Why did the first officer not challenge the captain’s decision? The answer has to do with a subtle but powerful concept: cockpit gradient. This is the difference in authority and experience between flight crew members—or between flight crew and cabin crew in passenger aircraft. Accident analyses using cockpit gradient are often harrowing tales of overbearing or even bullying captains leading meek subordinates to their deaths, as in the case of Korean Air Cargo flight 8509, where a captain disregarded warnings about a frozen attitude indicator, or Airblue flight 202, where the CVR recorded the captain ignoring the first officer’s call to ‘turn left, pull up sir, sir pull up!’

But cockpit gradient is an insidious hazard because it applies just as much to the affable personality as the objectionable. There are notes of confusion and respect in the first officer’s statement about not questioning the captain, who had 35 hours in the air for every hour the first officer had. ‘I questioned his decision, and suggested we turn back to land at MYNN (Nassau) and await maintenance.
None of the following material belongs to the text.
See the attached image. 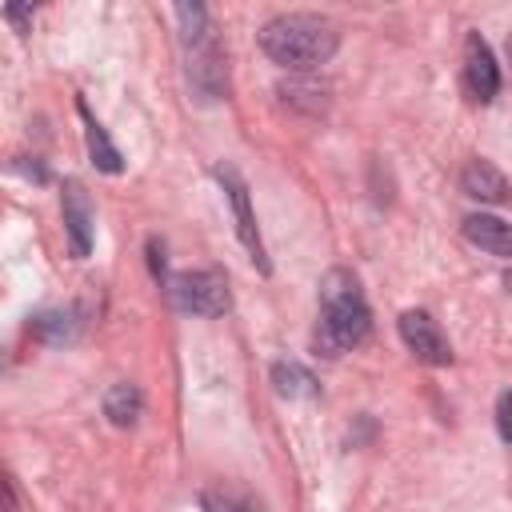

The captain again convinced me that what we were doing was not only acceptable, but had been done before,’ he told the NTSB. And the slim evidence we have about the captain’s command style suggests he was affable—his fiancée told a Florida TV news reporter he had spoken highly of the first officer.

Cockpit gradient is an insidious hazard because it applies just as much to the affable personality as the objectionable.

Seventy-five years before this crash, in a different ocean, US admiral Chester Nimitz wrote the Pacific Fleet Confidential Letter after three destroyers were sunk in a typhoon, drowning 790 sailors. It is an involved document, worth reading for sailors and flyers, and one sentence in its conclusion stands out: ‘Safety and fatal hazard are not separated by any sharp boundary line, but shade gradually from one into the other.’